··· PAGE EXCERPT ···

Drucker, Sharon Lo. Taiwanese American. New Orleans / Mandeville.
St. Tammany Parish School Board, District 9 (R). 2014 → 2020.
Sharon Lo Drucker is a native of New Orleans and the daughter of immigrants from Taiwan. She graduated from Louisiana State University with a bachelor’s degree in finance and worked for many years in the Greater New Orleans area as an insurance claims adjuster. A community activist and longtime volunteer for Habitat for Humanity and other local charities, she was first elected in 2014 to the St. Tammany Parish School, a mostly affluent and white suburban parish on the northshore of Lake Pontchartrain, across from New Orleans. She was re-elected in 2018, but resigned in 2020 before completing her second term.
Pannu, Raj (Rajender Pannu). Malaysian American. LaPlace, St. John the Baptist Parish.
St. John the Baptist Parish Councilwoman, District 7, 2016 → 2020.

··· THE DATA ···

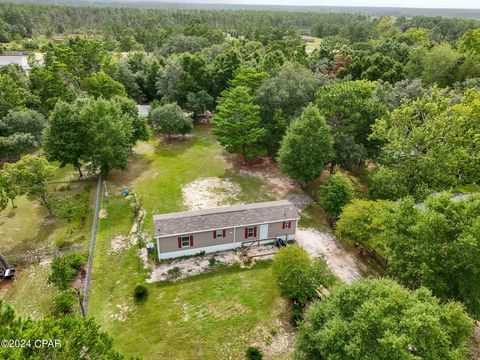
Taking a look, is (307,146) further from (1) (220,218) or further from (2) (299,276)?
(2) (299,276)

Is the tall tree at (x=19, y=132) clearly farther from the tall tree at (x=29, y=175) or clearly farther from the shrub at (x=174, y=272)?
the shrub at (x=174, y=272)

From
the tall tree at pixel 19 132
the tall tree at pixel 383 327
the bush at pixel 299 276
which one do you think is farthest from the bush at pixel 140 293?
the tall tree at pixel 19 132

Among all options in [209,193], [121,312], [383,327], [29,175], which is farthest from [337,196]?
[29,175]

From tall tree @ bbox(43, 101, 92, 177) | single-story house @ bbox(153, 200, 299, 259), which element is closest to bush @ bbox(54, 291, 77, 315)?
single-story house @ bbox(153, 200, 299, 259)

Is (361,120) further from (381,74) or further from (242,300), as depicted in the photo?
(242,300)

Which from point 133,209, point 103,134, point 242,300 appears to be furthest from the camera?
point 103,134

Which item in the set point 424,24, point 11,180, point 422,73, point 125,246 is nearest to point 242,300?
point 125,246
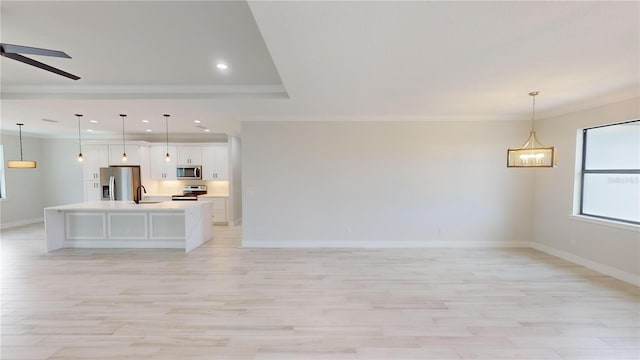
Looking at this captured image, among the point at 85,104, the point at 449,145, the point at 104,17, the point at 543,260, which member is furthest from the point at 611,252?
the point at 85,104

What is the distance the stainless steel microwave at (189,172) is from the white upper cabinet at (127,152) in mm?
1132

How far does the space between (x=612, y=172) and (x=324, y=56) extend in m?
4.64

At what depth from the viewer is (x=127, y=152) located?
7656 mm

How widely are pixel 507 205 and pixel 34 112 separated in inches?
351

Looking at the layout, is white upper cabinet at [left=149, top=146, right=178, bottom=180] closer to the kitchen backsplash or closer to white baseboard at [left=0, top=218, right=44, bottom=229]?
the kitchen backsplash

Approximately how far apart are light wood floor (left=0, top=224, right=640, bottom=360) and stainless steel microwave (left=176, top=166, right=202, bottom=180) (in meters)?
3.24

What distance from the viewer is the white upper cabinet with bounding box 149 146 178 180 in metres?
7.88

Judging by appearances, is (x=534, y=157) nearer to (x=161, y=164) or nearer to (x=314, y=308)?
(x=314, y=308)

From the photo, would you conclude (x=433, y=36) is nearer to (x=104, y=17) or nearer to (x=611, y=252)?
(x=104, y=17)

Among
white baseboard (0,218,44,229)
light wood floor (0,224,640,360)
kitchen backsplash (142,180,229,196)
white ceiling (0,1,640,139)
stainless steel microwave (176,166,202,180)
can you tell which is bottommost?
light wood floor (0,224,640,360)

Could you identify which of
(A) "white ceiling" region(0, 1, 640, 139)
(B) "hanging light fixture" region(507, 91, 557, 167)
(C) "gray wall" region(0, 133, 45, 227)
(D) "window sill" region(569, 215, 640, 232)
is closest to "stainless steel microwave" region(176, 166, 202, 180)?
(A) "white ceiling" region(0, 1, 640, 139)

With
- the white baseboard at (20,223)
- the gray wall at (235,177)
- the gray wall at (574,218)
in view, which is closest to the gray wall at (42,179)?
the white baseboard at (20,223)

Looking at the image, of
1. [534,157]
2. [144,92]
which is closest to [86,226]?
[144,92]

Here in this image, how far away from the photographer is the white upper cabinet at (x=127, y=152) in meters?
7.65
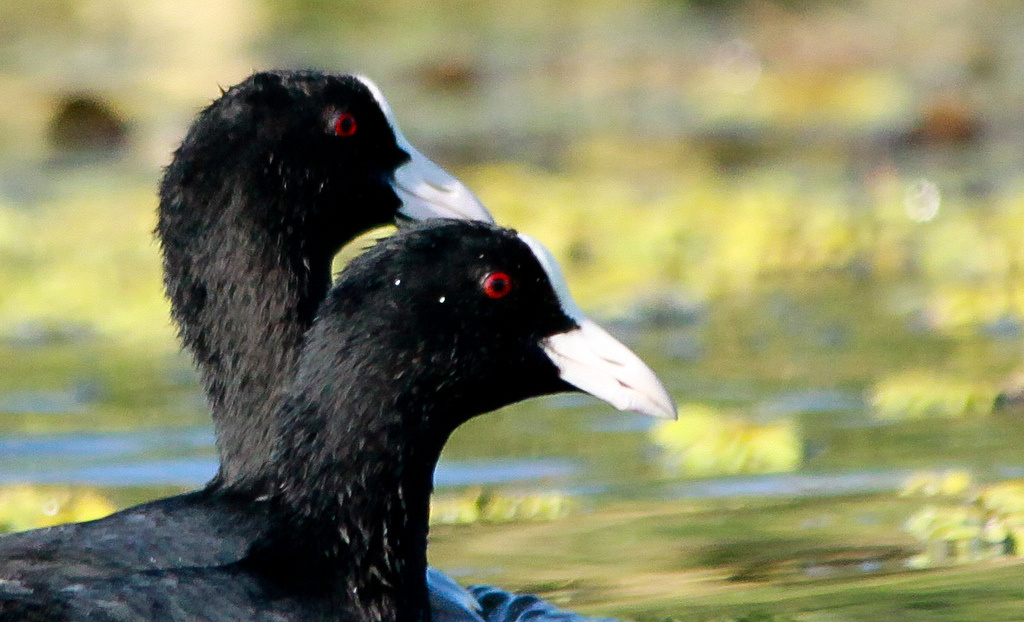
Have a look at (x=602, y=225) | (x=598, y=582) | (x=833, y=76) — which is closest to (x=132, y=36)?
(x=833, y=76)

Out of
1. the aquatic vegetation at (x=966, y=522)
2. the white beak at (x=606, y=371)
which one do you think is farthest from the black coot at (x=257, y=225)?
the aquatic vegetation at (x=966, y=522)

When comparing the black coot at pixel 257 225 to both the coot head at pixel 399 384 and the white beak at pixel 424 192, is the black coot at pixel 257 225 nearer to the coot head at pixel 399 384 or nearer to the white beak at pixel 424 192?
the white beak at pixel 424 192

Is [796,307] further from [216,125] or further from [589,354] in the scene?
[589,354]

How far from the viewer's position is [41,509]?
566 cm

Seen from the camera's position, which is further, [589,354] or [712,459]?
[712,459]

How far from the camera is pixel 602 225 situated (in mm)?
11398

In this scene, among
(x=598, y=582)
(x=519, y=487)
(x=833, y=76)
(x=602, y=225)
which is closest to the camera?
(x=598, y=582)

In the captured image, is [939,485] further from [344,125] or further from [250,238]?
[250,238]

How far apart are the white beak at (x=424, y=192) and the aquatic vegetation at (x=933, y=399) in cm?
198

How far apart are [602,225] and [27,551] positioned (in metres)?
7.69

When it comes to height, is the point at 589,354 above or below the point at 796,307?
below

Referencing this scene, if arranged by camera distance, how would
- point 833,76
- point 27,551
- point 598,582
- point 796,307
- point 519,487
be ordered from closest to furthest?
point 27,551 < point 598,582 < point 519,487 < point 796,307 < point 833,76

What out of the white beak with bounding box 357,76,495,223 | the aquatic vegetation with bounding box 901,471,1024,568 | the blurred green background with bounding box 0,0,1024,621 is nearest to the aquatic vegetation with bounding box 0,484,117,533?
the blurred green background with bounding box 0,0,1024,621

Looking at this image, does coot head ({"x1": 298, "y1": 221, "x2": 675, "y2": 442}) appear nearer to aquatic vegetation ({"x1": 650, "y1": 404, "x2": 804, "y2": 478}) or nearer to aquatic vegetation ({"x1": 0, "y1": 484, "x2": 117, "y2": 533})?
aquatic vegetation ({"x1": 0, "y1": 484, "x2": 117, "y2": 533})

···

▶ REQUIREMENT
In the biographical entries, what degree did Sharon Lo Drucker earn from Louisiana State University? The records have no role in this work.

▶ YOUR RESPONSE
A bachelor's degree in finance.